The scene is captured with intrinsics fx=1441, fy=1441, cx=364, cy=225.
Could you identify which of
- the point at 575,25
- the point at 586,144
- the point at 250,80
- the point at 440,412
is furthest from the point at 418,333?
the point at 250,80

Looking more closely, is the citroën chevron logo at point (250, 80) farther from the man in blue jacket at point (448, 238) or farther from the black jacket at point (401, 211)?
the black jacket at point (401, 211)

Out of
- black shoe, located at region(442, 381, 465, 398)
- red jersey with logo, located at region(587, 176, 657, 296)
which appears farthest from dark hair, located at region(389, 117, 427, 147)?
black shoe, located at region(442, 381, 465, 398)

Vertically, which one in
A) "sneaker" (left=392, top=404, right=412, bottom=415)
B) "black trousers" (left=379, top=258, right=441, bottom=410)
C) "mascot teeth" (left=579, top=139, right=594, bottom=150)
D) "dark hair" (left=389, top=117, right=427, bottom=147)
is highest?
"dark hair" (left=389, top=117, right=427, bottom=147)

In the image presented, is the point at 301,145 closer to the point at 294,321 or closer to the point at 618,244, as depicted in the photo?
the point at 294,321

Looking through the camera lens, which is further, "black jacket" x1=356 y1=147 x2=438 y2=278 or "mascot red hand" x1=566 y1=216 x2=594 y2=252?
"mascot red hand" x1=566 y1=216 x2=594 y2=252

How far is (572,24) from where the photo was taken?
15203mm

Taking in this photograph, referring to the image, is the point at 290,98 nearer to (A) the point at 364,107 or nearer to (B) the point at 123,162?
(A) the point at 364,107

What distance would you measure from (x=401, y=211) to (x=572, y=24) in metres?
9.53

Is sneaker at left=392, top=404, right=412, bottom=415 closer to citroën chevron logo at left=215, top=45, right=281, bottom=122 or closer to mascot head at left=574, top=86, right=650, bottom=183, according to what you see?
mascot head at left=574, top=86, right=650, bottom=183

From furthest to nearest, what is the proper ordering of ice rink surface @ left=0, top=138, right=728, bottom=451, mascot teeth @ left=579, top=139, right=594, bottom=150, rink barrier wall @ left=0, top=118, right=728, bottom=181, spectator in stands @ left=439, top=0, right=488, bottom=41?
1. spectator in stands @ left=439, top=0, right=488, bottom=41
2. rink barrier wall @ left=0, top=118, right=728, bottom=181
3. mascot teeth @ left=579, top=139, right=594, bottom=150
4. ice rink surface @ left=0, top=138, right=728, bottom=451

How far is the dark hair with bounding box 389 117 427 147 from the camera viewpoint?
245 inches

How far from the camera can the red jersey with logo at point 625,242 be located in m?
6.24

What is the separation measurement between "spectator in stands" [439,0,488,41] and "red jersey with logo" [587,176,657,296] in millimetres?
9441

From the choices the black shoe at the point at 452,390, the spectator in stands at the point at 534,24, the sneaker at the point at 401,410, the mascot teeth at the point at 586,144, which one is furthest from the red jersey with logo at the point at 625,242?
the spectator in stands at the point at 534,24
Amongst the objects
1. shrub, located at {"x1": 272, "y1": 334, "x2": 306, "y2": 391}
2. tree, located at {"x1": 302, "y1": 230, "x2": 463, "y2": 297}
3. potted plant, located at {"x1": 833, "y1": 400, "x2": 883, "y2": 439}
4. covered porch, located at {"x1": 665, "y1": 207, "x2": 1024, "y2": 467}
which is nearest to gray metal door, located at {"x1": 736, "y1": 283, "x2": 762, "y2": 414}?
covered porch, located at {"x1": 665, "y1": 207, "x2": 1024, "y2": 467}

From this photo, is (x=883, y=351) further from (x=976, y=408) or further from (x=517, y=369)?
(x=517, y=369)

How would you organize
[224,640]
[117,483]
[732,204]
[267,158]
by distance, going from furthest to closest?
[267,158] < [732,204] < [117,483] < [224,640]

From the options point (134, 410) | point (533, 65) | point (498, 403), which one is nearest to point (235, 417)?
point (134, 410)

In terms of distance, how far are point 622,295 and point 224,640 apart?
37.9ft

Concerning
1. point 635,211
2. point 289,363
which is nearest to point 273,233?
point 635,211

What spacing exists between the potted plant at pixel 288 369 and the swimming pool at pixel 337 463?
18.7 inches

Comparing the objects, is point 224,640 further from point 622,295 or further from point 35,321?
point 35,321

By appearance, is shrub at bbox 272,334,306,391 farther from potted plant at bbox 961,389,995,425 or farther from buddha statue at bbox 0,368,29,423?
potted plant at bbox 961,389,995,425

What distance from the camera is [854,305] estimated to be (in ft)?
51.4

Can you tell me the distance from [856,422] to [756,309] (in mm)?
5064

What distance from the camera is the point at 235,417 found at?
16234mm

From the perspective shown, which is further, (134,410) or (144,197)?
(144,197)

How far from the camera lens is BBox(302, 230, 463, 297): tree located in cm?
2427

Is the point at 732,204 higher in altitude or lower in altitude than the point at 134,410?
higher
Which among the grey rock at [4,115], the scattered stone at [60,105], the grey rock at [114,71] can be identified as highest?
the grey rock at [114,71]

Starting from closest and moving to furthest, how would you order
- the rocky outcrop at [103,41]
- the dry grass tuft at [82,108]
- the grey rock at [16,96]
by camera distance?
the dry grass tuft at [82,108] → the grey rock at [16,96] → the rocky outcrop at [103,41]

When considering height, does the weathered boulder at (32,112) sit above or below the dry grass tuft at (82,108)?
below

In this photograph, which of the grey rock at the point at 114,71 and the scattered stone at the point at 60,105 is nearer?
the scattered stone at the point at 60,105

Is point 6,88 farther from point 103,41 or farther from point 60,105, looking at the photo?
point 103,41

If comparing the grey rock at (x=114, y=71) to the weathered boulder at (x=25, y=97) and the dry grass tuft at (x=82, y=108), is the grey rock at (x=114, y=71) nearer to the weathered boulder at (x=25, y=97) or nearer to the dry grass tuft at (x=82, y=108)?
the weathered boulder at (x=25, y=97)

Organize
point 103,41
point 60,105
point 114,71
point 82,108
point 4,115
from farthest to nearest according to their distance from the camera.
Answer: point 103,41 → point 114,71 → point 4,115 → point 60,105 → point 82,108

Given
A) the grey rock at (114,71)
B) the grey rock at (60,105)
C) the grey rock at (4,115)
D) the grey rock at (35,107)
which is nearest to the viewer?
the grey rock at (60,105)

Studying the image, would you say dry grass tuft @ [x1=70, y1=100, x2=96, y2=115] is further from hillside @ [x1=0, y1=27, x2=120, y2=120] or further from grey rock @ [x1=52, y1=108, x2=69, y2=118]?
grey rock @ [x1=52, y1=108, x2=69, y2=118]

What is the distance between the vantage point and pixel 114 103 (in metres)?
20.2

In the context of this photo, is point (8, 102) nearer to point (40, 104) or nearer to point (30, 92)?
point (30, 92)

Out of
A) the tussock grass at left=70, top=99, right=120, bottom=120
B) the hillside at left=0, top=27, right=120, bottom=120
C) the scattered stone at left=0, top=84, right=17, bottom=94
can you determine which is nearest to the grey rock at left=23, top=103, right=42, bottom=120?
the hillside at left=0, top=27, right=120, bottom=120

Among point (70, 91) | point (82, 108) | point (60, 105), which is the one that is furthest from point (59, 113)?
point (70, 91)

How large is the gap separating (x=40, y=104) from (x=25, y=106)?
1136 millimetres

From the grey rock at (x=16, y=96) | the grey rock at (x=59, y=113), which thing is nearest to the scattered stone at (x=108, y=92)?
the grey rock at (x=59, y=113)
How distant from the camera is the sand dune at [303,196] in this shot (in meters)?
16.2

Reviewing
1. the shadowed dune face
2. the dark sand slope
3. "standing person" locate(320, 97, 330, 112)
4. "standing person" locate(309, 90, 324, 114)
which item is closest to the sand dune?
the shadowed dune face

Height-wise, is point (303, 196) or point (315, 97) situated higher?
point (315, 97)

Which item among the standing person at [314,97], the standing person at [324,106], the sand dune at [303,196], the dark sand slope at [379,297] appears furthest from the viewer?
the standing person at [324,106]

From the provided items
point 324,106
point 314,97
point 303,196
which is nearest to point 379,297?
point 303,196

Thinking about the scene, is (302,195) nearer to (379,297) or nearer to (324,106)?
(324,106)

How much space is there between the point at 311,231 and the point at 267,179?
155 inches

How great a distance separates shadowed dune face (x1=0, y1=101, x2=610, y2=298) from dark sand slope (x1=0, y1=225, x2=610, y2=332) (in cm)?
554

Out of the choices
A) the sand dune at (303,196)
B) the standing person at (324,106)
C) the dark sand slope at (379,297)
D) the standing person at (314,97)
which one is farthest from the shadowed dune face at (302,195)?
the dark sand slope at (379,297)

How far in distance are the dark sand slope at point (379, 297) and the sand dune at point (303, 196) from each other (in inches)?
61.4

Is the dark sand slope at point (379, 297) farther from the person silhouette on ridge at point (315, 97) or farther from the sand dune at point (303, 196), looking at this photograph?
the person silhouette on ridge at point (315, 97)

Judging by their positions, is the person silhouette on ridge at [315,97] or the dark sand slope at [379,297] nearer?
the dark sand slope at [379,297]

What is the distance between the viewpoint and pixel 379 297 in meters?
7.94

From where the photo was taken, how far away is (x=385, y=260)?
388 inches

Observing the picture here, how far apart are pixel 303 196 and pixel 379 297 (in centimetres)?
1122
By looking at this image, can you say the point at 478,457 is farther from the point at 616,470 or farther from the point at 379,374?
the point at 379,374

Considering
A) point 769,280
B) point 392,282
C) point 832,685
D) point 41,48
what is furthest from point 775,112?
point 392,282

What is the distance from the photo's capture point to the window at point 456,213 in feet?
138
- - - -
Return the lines beginning at the one that contains "Judging by their" and continuing through the last line of the data, exactly as they stand and without any others.

• TASK RESULT
Judging by their positions, is the person silhouette on ridge at [315,97] or the dark sand slope at [379,297] nearer?
the dark sand slope at [379,297]

What is the distance between the viewpoint and pixel 379 297 in meters?
7.94

From where the photo was taken, how far away is (x=385, y=260)?
388 inches

Observing the picture here, how far apart are pixel 303 196 and pixel 379 297 (in centimetres)?
1122
By looking at this image, can you say the point at 478,457 is farther from the point at 616,470 or farther from the point at 379,374?
the point at 379,374

Considering
A) point 769,280
B) point 392,282
C) point 832,685
D) point 41,48
what is furthest from point 775,112?
point 392,282

What is the distance from the photo's capture point to the window at point 456,213 in feet?
138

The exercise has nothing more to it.